- [Goal of the exercise] Pull out each line of the items below that contains the word "foliage".

— start Data for processing —

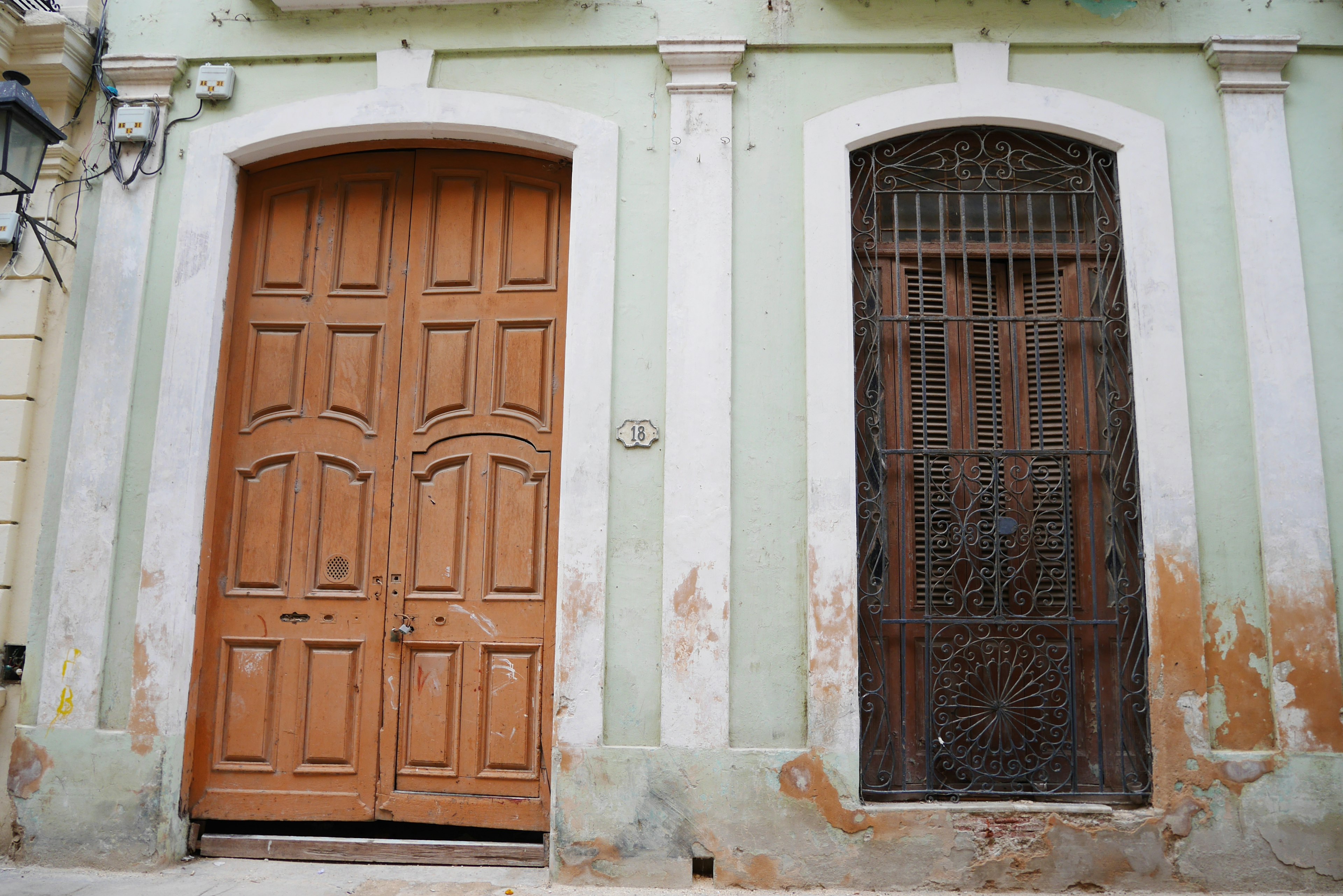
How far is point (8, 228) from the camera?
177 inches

— end Data for processing —
— start Data for processing —

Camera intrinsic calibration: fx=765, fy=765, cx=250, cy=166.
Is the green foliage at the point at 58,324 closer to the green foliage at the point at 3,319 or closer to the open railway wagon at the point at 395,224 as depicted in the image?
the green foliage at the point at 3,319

— end Data for processing —

- [Solution for this exercise]
Is the green foliage at the point at 58,324 closer to the green foliage at the point at 3,319 or closer to the open railway wagon at the point at 395,224 as depicted in the image?
the green foliage at the point at 3,319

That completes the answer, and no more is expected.